I own my PC. The annoying thing is that I might have to pay a subscription for the gaming OS that I dual-boot to sometimes. Might just make me buy a console instead. OTOH, Sony already charges exorbitant subscription prices for the ability to play online.
If you are not talking about Steam, which comes with Proton out of the box, I'd recommend to give Legendary a try. It's basically the same thing, but with non-Steam games. And it's very user-friendly, like Steam.
Same. Since the Win 11 update on my work laptop I got so fed up with the OS, that I installed Linux on both of my desktop PC and my wifes laptop. Zero regrets, no more MS bullshit on my personal stuff.
So umm... Could you technically pirate these updates? Someone could just nab the installer files and share them publicly. I find it hard to imagine that Microsoft built countermeasures for OS update-piracy.
People will probably just post a Powershell script on Github to make it update directly from the official servers without paying the extra fee.

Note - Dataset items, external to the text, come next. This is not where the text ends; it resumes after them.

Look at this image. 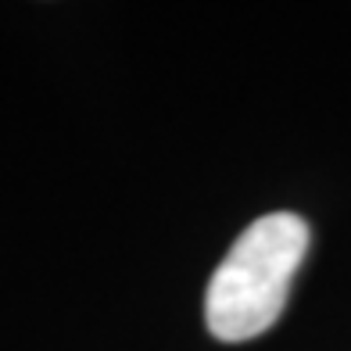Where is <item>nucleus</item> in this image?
Here are the masks:
<instances>
[{"mask_svg":"<svg viewBox=\"0 0 351 351\" xmlns=\"http://www.w3.org/2000/svg\"><path fill=\"white\" fill-rule=\"evenodd\" d=\"M308 251V222L294 212H269L237 237L212 273L204 323L219 341H251L283 315L298 265Z\"/></svg>","mask_w":351,"mask_h":351,"instance_id":"nucleus-1","label":"nucleus"}]
</instances>
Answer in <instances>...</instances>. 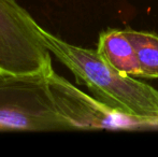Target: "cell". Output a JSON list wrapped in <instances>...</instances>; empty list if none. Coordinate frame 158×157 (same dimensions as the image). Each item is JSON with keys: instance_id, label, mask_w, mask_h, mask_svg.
<instances>
[{"instance_id": "cell-7", "label": "cell", "mask_w": 158, "mask_h": 157, "mask_svg": "<svg viewBox=\"0 0 158 157\" xmlns=\"http://www.w3.org/2000/svg\"><path fill=\"white\" fill-rule=\"evenodd\" d=\"M152 129H158V119L156 122H155L154 124H153V127H152Z\"/></svg>"}, {"instance_id": "cell-3", "label": "cell", "mask_w": 158, "mask_h": 157, "mask_svg": "<svg viewBox=\"0 0 158 157\" xmlns=\"http://www.w3.org/2000/svg\"><path fill=\"white\" fill-rule=\"evenodd\" d=\"M40 28L16 0H0V73L30 76L52 71L51 52Z\"/></svg>"}, {"instance_id": "cell-2", "label": "cell", "mask_w": 158, "mask_h": 157, "mask_svg": "<svg viewBox=\"0 0 158 157\" xmlns=\"http://www.w3.org/2000/svg\"><path fill=\"white\" fill-rule=\"evenodd\" d=\"M48 76L0 73V131L70 130L55 107Z\"/></svg>"}, {"instance_id": "cell-6", "label": "cell", "mask_w": 158, "mask_h": 157, "mask_svg": "<svg viewBox=\"0 0 158 157\" xmlns=\"http://www.w3.org/2000/svg\"><path fill=\"white\" fill-rule=\"evenodd\" d=\"M124 32L135 50L142 78L158 79V35L132 28H126Z\"/></svg>"}, {"instance_id": "cell-4", "label": "cell", "mask_w": 158, "mask_h": 157, "mask_svg": "<svg viewBox=\"0 0 158 157\" xmlns=\"http://www.w3.org/2000/svg\"><path fill=\"white\" fill-rule=\"evenodd\" d=\"M55 107L70 130H151L155 122L140 119L117 112L75 87L53 69L48 76Z\"/></svg>"}, {"instance_id": "cell-1", "label": "cell", "mask_w": 158, "mask_h": 157, "mask_svg": "<svg viewBox=\"0 0 158 157\" xmlns=\"http://www.w3.org/2000/svg\"><path fill=\"white\" fill-rule=\"evenodd\" d=\"M40 31L50 52L72 72L77 83L89 89L95 98L127 116L157 121L158 89L117 71L97 50L70 44L42 27Z\"/></svg>"}, {"instance_id": "cell-5", "label": "cell", "mask_w": 158, "mask_h": 157, "mask_svg": "<svg viewBox=\"0 0 158 157\" xmlns=\"http://www.w3.org/2000/svg\"><path fill=\"white\" fill-rule=\"evenodd\" d=\"M97 52L117 71L142 78V69L137 53L124 29L112 28L102 31L98 39Z\"/></svg>"}]
</instances>
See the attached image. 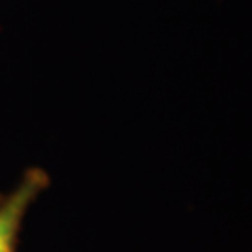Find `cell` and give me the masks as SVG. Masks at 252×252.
Wrapping results in <instances>:
<instances>
[{
    "instance_id": "1",
    "label": "cell",
    "mask_w": 252,
    "mask_h": 252,
    "mask_svg": "<svg viewBox=\"0 0 252 252\" xmlns=\"http://www.w3.org/2000/svg\"><path fill=\"white\" fill-rule=\"evenodd\" d=\"M47 187L49 174L43 168H28L17 187L0 198V252H17L25 215Z\"/></svg>"
}]
</instances>
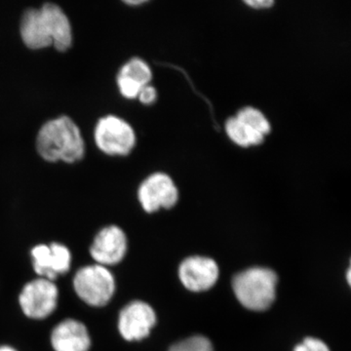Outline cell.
Wrapping results in <instances>:
<instances>
[{"mask_svg": "<svg viewBox=\"0 0 351 351\" xmlns=\"http://www.w3.org/2000/svg\"><path fill=\"white\" fill-rule=\"evenodd\" d=\"M138 196L145 211L154 213L160 208L174 206L179 199V191L169 176L156 173L141 184Z\"/></svg>", "mask_w": 351, "mask_h": 351, "instance_id": "8", "label": "cell"}, {"mask_svg": "<svg viewBox=\"0 0 351 351\" xmlns=\"http://www.w3.org/2000/svg\"><path fill=\"white\" fill-rule=\"evenodd\" d=\"M138 98L145 105H151L154 103L157 98L156 90L154 87L147 85V86L143 87L141 90L140 94H138Z\"/></svg>", "mask_w": 351, "mask_h": 351, "instance_id": "20", "label": "cell"}, {"mask_svg": "<svg viewBox=\"0 0 351 351\" xmlns=\"http://www.w3.org/2000/svg\"><path fill=\"white\" fill-rule=\"evenodd\" d=\"M237 117L245 125L258 131L263 136L267 135L270 132L269 122L265 119V115L256 108H245L240 110Z\"/></svg>", "mask_w": 351, "mask_h": 351, "instance_id": "16", "label": "cell"}, {"mask_svg": "<svg viewBox=\"0 0 351 351\" xmlns=\"http://www.w3.org/2000/svg\"><path fill=\"white\" fill-rule=\"evenodd\" d=\"M76 295L88 306H107L115 292V279L108 267L103 265H86L77 270L73 277Z\"/></svg>", "mask_w": 351, "mask_h": 351, "instance_id": "3", "label": "cell"}, {"mask_svg": "<svg viewBox=\"0 0 351 351\" xmlns=\"http://www.w3.org/2000/svg\"><path fill=\"white\" fill-rule=\"evenodd\" d=\"M277 276L265 267L240 272L232 281L233 292L240 304L254 311H267L276 300Z\"/></svg>", "mask_w": 351, "mask_h": 351, "instance_id": "2", "label": "cell"}, {"mask_svg": "<svg viewBox=\"0 0 351 351\" xmlns=\"http://www.w3.org/2000/svg\"><path fill=\"white\" fill-rule=\"evenodd\" d=\"M117 84H119L120 93L127 99L138 98L143 88L137 82L128 80V78L119 77V76H117Z\"/></svg>", "mask_w": 351, "mask_h": 351, "instance_id": "18", "label": "cell"}, {"mask_svg": "<svg viewBox=\"0 0 351 351\" xmlns=\"http://www.w3.org/2000/svg\"><path fill=\"white\" fill-rule=\"evenodd\" d=\"M294 351H330L326 343L315 338H306L295 346Z\"/></svg>", "mask_w": 351, "mask_h": 351, "instance_id": "19", "label": "cell"}, {"mask_svg": "<svg viewBox=\"0 0 351 351\" xmlns=\"http://www.w3.org/2000/svg\"><path fill=\"white\" fill-rule=\"evenodd\" d=\"M95 141L108 156H127L135 145V132L123 119L108 115L97 123Z\"/></svg>", "mask_w": 351, "mask_h": 351, "instance_id": "5", "label": "cell"}, {"mask_svg": "<svg viewBox=\"0 0 351 351\" xmlns=\"http://www.w3.org/2000/svg\"><path fill=\"white\" fill-rule=\"evenodd\" d=\"M32 265L41 278L55 281L58 276L68 274L71 265V253L64 244L52 242L39 244L32 249Z\"/></svg>", "mask_w": 351, "mask_h": 351, "instance_id": "6", "label": "cell"}, {"mask_svg": "<svg viewBox=\"0 0 351 351\" xmlns=\"http://www.w3.org/2000/svg\"><path fill=\"white\" fill-rule=\"evenodd\" d=\"M21 36L27 47L38 50L52 45L40 9H27L21 21Z\"/></svg>", "mask_w": 351, "mask_h": 351, "instance_id": "13", "label": "cell"}, {"mask_svg": "<svg viewBox=\"0 0 351 351\" xmlns=\"http://www.w3.org/2000/svg\"><path fill=\"white\" fill-rule=\"evenodd\" d=\"M40 11L47 25L53 46L60 52L68 50L73 43V32L66 14L54 3L44 4Z\"/></svg>", "mask_w": 351, "mask_h": 351, "instance_id": "12", "label": "cell"}, {"mask_svg": "<svg viewBox=\"0 0 351 351\" xmlns=\"http://www.w3.org/2000/svg\"><path fill=\"white\" fill-rule=\"evenodd\" d=\"M246 4L253 8H269L270 6L274 5V2L271 0H249L246 1Z\"/></svg>", "mask_w": 351, "mask_h": 351, "instance_id": "21", "label": "cell"}, {"mask_svg": "<svg viewBox=\"0 0 351 351\" xmlns=\"http://www.w3.org/2000/svg\"><path fill=\"white\" fill-rule=\"evenodd\" d=\"M145 0H131V1H126L127 4H129V5H141V4L145 3Z\"/></svg>", "mask_w": 351, "mask_h": 351, "instance_id": "22", "label": "cell"}, {"mask_svg": "<svg viewBox=\"0 0 351 351\" xmlns=\"http://www.w3.org/2000/svg\"><path fill=\"white\" fill-rule=\"evenodd\" d=\"M169 351H213V346L205 337L193 336L176 343Z\"/></svg>", "mask_w": 351, "mask_h": 351, "instance_id": "17", "label": "cell"}, {"mask_svg": "<svg viewBox=\"0 0 351 351\" xmlns=\"http://www.w3.org/2000/svg\"><path fill=\"white\" fill-rule=\"evenodd\" d=\"M117 76L128 78L145 87L149 85L152 75L151 69L143 60L134 58L122 66Z\"/></svg>", "mask_w": 351, "mask_h": 351, "instance_id": "15", "label": "cell"}, {"mask_svg": "<svg viewBox=\"0 0 351 351\" xmlns=\"http://www.w3.org/2000/svg\"><path fill=\"white\" fill-rule=\"evenodd\" d=\"M126 252L125 232L117 226H108L101 230L90 247V254L97 265L106 267L121 262Z\"/></svg>", "mask_w": 351, "mask_h": 351, "instance_id": "9", "label": "cell"}, {"mask_svg": "<svg viewBox=\"0 0 351 351\" xmlns=\"http://www.w3.org/2000/svg\"><path fill=\"white\" fill-rule=\"evenodd\" d=\"M156 324V311L147 302L134 301L120 311L119 331L126 341H141L147 338Z\"/></svg>", "mask_w": 351, "mask_h": 351, "instance_id": "7", "label": "cell"}, {"mask_svg": "<svg viewBox=\"0 0 351 351\" xmlns=\"http://www.w3.org/2000/svg\"><path fill=\"white\" fill-rule=\"evenodd\" d=\"M51 346L55 351H89L91 338L82 322L69 318L54 327Z\"/></svg>", "mask_w": 351, "mask_h": 351, "instance_id": "11", "label": "cell"}, {"mask_svg": "<svg viewBox=\"0 0 351 351\" xmlns=\"http://www.w3.org/2000/svg\"><path fill=\"white\" fill-rule=\"evenodd\" d=\"M0 351H18L16 348L10 346H0Z\"/></svg>", "mask_w": 351, "mask_h": 351, "instance_id": "23", "label": "cell"}, {"mask_svg": "<svg viewBox=\"0 0 351 351\" xmlns=\"http://www.w3.org/2000/svg\"><path fill=\"white\" fill-rule=\"evenodd\" d=\"M36 149L44 160L73 163L85 154L84 141L77 125L68 117L50 120L41 127Z\"/></svg>", "mask_w": 351, "mask_h": 351, "instance_id": "1", "label": "cell"}, {"mask_svg": "<svg viewBox=\"0 0 351 351\" xmlns=\"http://www.w3.org/2000/svg\"><path fill=\"white\" fill-rule=\"evenodd\" d=\"M59 290L54 281L38 278L29 281L21 291L19 304L23 313L34 320H43L56 311Z\"/></svg>", "mask_w": 351, "mask_h": 351, "instance_id": "4", "label": "cell"}, {"mask_svg": "<svg viewBox=\"0 0 351 351\" xmlns=\"http://www.w3.org/2000/svg\"><path fill=\"white\" fill-rule=\"evenodd\" d=\"M182 285L193 292H203L213 287L219 278V267L213 258L189 257L180 265Z\"/></svg>", "mask_w": 351, "mask_h": 351, "instance_id": "10", "label": "cell"}, {"mask_svg": "<svg viewBox=\"0 0 351 351\" xmlns=\"http://www.w3.org/2000/svg\"><path fill=\"white\" fill-rule=\"evenodd\" d=\"M226 130L232 142L240 147H249L262 144L265 136L245 125L237 117H232L226 121Z\"/></svg>", "mask_w": 351, "mask_h": 351, "instance_id": "14", "label": "cell"}]
</instances>
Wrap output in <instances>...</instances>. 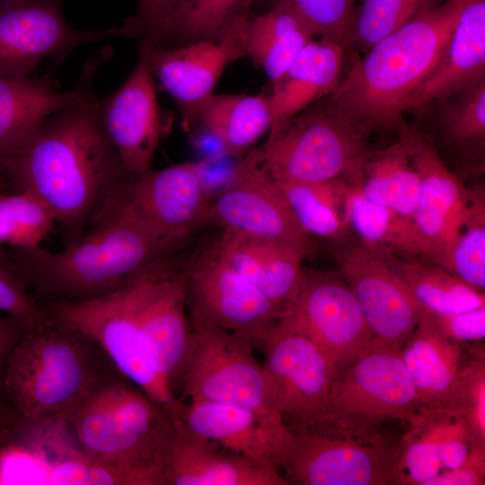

It's funny how the most popular activation scripts are on Github, even though Microsoft owns Github and could easily just delete them.
That's what some third parties do for ancient OSes that can no longer use Windows Update but where people want to at least have the last patches made for it, like when people make retro machines. There's an installer package out there that will apply every Windows 98 update ever released in one go. Same for XP I think.